Discovery of new antibacterial mechanisms and the influence of magnetite nanoparticles (MCS-B) on microorganisms

Andrey Belousov; Yulia Voyda; Ekateryna Belousova

doi:10.21767/2472-1093-C2-006

Discovery of new antibacterial mechanisms and the influence of magnetite nanoparticles (MCS-B) on microorganisms

6^th Edition of International Conference on Antibiotics, Antimicrobials and Resistance

October 11-12, 2018 Edinburgh, Scotland

Andrey Belousov, Yulia Voyda and Ekateryna Belousova

Kharkiv National Medical University, Ukraine

Posters & Accepted Abstracts: J Infec Dis Treat

Abstract:

The influence of basic physical factors caused by magnetite nanoparticles (constant magnetic field and sorption) on microorganisms by examining the reactions of the intensity of free radical lipid peroxidation (FRLP) and bacteriostatic action was studied in this work. It was well established that the magnetite nanoparticles caused unequal reaction in intensity of FRLP on different groups of microorganisms. It was determined that the most significant factor that influenced the ultimate indicator of the intensity of luminescence on Candida albicans, Escherichia coli and Pseudomonas aeruginosa was constant magnetic field which was induced by nanoparticles. On the contrary, sorption was the most significant factor on Staphylococcus aureus. It was found that the rate of consumption of free radicals in lipid reduced reliably in all microorganisms after their processing by magnetite nanoparticles. The results of microbiological studies of Escherichia coli, Klebsiella pneumoniae and Staphylococcus aureus showed that bacteriostatic effect was detected after exposure by magnetite nanoparticles. Visually, it was detected by decreasing the number of colonies in the nutritious medium in comparison with the control. An interesting fact revealed was that saline (NaCl), which had previously been processed by magnetite nanoparticles also significantly had a marked bacteriostatic effect on the studied microorganisms.
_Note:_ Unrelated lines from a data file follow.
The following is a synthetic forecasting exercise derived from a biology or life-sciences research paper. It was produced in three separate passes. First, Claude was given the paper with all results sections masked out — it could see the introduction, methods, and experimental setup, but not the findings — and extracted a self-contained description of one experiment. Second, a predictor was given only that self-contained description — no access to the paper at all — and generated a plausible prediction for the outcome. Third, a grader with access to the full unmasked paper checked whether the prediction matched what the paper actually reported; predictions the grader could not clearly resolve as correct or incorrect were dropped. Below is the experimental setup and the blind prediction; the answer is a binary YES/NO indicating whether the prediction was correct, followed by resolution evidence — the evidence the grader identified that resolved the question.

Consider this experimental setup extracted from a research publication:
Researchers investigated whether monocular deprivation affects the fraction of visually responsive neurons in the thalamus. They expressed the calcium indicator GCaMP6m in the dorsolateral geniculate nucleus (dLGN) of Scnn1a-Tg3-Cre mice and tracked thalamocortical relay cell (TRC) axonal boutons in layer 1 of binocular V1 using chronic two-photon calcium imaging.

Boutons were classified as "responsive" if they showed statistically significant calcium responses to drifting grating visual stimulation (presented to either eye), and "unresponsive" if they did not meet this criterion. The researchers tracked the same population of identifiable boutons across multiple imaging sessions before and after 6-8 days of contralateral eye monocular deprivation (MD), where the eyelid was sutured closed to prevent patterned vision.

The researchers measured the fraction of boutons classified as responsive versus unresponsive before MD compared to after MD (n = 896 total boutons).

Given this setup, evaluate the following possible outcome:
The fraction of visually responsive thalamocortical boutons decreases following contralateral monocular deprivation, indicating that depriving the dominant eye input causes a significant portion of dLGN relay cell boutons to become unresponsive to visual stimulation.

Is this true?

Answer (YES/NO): YES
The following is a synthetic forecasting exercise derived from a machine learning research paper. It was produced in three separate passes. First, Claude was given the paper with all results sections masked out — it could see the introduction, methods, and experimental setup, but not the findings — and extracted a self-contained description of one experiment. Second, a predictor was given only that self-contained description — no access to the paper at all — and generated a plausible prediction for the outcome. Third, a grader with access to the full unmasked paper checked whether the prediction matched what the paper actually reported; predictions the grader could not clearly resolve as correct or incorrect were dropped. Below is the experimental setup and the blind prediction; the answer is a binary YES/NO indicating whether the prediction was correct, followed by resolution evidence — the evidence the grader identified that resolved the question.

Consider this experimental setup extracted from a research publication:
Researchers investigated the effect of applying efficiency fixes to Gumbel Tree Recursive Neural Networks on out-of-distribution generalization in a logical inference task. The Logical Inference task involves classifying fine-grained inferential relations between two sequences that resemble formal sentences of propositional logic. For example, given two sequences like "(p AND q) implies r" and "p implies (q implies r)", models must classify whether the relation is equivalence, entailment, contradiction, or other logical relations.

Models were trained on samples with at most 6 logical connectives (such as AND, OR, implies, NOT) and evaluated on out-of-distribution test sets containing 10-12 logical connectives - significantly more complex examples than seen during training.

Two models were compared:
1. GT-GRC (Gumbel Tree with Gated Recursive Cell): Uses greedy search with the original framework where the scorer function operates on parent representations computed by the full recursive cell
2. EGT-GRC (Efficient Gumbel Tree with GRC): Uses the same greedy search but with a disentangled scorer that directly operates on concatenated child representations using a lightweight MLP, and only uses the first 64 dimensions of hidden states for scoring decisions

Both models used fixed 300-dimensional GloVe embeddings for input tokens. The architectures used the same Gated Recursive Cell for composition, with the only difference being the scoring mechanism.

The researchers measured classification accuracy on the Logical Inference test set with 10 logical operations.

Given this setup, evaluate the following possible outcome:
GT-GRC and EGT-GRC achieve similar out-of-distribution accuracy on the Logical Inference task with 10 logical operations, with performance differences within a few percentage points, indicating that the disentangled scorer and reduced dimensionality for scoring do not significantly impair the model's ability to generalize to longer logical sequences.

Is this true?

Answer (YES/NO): NO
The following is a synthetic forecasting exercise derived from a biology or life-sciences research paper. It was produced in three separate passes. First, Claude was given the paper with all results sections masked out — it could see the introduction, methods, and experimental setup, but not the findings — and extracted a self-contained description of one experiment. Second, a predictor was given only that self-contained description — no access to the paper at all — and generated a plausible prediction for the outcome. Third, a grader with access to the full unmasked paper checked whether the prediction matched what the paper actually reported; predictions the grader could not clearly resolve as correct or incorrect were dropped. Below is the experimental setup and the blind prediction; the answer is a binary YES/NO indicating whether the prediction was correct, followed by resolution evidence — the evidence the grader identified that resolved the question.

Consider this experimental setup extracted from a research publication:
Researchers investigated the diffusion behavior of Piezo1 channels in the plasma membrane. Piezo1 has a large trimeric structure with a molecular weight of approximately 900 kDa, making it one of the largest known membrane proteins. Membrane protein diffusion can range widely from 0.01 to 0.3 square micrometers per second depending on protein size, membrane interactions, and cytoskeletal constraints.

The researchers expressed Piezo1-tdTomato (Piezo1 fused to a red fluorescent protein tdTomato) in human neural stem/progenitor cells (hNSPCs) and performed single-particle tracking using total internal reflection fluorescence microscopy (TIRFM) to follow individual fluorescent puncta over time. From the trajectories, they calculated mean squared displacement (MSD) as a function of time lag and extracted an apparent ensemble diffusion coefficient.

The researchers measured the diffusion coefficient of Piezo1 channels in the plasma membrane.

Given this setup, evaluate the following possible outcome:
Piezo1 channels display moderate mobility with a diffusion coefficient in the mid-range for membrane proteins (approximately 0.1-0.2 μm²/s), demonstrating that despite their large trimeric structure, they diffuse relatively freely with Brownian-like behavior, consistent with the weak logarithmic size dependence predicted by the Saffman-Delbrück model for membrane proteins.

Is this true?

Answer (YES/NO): NO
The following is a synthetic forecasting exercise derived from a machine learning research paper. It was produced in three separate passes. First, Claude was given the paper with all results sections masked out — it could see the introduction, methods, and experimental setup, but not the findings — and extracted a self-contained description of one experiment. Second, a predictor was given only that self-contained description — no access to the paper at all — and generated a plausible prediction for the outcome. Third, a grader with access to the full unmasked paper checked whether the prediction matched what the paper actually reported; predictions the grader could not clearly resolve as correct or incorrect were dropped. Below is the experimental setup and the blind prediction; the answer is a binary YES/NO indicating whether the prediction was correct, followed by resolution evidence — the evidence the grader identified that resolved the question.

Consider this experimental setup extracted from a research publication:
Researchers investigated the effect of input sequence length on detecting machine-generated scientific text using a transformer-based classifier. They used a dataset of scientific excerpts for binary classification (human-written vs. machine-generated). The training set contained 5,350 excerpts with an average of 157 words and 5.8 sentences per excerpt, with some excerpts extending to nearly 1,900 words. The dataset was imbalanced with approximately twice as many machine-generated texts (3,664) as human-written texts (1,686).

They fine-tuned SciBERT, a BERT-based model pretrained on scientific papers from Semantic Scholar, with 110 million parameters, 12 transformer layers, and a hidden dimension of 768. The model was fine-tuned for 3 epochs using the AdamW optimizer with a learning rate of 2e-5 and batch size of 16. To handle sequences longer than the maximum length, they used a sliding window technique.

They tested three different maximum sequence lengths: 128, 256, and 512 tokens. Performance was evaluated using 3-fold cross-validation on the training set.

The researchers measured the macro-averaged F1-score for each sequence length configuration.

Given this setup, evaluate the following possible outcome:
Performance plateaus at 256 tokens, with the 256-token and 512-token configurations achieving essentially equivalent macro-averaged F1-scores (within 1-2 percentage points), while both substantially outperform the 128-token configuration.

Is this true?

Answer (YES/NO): NO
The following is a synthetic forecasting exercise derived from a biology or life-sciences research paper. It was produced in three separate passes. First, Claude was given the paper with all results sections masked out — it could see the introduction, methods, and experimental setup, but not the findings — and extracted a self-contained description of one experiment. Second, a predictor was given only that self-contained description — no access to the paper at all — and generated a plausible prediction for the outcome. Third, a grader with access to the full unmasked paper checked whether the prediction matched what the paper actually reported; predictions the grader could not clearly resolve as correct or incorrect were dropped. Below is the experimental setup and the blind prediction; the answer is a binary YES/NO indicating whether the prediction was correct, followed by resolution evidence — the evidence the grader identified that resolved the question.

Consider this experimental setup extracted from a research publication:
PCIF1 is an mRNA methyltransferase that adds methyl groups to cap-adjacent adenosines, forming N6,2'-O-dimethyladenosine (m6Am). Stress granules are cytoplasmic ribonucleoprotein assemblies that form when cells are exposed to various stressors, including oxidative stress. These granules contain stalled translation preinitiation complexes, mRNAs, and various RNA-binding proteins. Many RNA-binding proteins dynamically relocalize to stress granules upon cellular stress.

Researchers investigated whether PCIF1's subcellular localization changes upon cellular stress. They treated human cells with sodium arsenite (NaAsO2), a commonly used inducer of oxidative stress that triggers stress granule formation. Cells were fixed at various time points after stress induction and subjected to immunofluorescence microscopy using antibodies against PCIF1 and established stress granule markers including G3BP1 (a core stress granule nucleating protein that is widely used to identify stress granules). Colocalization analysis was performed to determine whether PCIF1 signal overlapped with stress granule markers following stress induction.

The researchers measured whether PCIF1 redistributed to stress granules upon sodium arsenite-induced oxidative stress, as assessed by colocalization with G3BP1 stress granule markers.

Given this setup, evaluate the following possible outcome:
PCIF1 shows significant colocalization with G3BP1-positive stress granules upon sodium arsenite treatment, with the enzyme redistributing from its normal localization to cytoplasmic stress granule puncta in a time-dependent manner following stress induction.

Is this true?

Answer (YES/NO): YES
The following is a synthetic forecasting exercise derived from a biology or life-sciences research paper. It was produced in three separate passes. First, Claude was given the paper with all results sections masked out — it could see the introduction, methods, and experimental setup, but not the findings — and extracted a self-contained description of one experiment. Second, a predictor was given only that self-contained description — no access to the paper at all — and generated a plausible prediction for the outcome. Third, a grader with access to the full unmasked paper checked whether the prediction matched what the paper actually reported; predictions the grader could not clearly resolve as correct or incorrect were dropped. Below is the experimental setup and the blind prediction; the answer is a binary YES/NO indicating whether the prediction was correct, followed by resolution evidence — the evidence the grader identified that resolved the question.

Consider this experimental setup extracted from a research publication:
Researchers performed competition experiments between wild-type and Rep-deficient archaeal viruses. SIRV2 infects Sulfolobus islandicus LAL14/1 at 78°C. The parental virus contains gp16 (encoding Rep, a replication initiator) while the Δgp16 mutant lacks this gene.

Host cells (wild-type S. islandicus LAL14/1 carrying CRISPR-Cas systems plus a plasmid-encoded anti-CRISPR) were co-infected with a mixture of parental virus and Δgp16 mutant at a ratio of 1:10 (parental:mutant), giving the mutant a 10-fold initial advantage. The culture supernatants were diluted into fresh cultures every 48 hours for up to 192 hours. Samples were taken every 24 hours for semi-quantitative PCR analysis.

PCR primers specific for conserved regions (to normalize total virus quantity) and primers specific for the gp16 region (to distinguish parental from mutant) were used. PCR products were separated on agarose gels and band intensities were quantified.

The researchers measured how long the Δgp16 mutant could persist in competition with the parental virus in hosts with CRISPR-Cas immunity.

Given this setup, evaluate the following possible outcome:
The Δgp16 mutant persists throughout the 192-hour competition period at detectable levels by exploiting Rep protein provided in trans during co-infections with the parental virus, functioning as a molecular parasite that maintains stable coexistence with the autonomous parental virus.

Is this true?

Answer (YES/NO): NO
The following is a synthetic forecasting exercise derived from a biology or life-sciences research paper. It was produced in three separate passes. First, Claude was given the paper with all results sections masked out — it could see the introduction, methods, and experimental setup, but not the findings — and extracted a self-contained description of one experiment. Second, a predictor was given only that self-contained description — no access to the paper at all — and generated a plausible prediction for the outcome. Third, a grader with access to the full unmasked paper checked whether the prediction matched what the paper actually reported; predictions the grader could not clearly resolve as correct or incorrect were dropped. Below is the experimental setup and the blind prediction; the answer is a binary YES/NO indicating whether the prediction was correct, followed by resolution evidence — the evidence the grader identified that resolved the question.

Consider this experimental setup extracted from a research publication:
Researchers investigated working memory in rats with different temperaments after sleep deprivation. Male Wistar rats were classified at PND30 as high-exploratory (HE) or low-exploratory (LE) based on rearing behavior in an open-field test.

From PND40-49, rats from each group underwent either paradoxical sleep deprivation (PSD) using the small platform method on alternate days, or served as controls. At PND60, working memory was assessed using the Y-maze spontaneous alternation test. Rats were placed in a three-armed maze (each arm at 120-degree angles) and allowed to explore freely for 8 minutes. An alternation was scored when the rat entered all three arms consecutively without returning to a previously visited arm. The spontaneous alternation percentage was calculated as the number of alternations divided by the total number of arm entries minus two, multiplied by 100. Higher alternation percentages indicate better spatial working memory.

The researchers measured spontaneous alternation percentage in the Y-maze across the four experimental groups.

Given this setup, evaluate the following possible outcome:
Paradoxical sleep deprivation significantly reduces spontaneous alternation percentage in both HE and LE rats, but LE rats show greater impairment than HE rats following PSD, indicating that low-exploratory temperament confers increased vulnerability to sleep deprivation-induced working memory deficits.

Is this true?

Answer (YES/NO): NO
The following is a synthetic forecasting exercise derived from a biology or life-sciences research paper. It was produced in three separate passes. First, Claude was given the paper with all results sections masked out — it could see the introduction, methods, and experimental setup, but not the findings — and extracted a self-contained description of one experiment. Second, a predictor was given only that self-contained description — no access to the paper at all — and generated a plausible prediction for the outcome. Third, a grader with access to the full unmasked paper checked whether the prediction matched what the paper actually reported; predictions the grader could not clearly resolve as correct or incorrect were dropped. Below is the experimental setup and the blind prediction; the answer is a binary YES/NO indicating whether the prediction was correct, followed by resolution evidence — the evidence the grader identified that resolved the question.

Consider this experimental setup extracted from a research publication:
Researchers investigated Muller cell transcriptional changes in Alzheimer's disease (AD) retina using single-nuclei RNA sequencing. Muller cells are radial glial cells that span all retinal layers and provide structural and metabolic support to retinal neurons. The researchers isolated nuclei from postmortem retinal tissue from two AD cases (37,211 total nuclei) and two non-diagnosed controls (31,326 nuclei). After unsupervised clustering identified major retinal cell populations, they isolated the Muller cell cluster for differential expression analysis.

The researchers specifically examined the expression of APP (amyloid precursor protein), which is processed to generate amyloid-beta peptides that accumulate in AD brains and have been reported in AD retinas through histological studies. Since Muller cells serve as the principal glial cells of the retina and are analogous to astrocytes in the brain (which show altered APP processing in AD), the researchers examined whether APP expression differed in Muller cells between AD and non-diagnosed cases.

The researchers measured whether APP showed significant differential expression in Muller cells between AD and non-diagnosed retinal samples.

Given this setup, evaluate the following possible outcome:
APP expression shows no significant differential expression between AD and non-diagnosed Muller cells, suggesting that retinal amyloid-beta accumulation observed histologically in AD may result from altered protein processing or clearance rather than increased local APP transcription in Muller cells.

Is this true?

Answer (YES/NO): NO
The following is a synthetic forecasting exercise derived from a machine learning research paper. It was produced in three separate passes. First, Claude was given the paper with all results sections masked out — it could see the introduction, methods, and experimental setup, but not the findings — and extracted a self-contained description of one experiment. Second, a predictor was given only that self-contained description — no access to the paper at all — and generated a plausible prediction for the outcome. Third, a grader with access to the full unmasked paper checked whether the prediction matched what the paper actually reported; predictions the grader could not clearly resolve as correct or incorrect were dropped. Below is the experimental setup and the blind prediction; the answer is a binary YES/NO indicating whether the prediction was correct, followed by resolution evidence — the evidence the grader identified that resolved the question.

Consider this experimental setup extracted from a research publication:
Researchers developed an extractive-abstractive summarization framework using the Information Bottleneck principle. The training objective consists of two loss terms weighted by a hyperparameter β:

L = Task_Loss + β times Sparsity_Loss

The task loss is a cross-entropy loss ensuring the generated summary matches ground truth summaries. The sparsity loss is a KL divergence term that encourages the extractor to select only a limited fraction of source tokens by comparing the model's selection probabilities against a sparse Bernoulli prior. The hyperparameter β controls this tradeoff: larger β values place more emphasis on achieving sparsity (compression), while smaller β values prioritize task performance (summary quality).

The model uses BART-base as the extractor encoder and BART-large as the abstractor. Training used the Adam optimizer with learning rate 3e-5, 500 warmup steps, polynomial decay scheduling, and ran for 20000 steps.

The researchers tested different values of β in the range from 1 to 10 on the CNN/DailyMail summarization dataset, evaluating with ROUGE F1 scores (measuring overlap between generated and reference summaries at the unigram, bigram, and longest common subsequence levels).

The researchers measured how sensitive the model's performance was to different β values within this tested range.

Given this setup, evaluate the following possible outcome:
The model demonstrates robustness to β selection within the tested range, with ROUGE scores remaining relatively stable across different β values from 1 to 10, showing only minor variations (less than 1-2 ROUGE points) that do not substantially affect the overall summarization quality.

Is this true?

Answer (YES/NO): YES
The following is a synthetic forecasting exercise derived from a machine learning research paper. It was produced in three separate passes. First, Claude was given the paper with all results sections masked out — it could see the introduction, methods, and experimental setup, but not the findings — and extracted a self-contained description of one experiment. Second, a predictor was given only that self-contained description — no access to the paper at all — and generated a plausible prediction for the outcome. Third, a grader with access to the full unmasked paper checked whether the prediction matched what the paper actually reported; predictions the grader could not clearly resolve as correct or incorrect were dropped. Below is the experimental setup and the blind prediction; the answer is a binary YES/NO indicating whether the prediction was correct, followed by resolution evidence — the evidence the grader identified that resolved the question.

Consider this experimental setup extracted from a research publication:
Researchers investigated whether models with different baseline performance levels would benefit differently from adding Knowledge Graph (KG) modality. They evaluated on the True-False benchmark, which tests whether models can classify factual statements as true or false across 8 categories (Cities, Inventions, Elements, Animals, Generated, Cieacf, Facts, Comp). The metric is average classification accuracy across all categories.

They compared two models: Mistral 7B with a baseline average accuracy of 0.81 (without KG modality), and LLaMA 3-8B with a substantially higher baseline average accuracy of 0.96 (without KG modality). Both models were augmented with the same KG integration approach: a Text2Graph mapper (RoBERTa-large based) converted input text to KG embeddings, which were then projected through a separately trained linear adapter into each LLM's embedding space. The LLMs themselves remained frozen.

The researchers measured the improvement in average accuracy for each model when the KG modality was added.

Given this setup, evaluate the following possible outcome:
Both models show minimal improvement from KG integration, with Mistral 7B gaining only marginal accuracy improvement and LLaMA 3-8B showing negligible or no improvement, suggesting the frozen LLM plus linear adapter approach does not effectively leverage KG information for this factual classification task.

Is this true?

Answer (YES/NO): NO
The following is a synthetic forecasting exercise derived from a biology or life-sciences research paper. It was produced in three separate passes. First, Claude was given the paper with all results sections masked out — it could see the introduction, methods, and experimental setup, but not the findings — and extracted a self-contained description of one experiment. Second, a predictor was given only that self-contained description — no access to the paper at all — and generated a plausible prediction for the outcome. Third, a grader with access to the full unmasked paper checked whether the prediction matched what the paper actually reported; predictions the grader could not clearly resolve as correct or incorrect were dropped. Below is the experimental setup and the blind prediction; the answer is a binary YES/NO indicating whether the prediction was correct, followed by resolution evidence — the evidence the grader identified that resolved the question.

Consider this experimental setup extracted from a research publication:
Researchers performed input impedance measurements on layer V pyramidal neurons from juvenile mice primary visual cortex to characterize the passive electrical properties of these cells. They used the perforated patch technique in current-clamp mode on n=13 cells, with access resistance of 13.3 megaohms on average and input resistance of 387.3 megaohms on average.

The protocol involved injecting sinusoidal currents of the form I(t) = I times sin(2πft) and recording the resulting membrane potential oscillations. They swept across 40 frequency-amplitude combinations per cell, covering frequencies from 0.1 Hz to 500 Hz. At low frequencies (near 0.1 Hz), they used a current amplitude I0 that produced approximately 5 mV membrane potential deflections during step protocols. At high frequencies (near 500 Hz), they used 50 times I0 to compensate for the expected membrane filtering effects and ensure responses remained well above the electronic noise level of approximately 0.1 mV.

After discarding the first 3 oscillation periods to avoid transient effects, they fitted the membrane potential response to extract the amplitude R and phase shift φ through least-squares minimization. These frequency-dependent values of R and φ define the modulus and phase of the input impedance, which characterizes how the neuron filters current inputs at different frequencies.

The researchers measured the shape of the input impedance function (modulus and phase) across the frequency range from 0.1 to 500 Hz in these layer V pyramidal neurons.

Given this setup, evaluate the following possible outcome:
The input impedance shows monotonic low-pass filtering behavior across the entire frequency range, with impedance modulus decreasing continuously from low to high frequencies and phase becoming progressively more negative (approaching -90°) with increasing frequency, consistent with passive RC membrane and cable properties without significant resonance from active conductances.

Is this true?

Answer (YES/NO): NO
This effect could be explained by mechanism of change the polarization structure water of microorganisms by magnetite nanoparticles. It was discovered that the degree of expression of bacteriostatic action induced by magnetite nanoparticles had correlation with marks of reactions intensity of FRLP. Maximum bacteriostatic effect on Staphylococcus aureus was expressed in second variant application of magnetite nanoparticles, where mechanism of sorption was more significant than action of the magnetic field. On the contrary, maximum bacteriostatic effect on Escherichia coli and Klebsiella pneumoniae was revealed in third variant, where time exposition of contact with microorganism nanoparticles and, consequently, action of a constant magnetic field was determinative.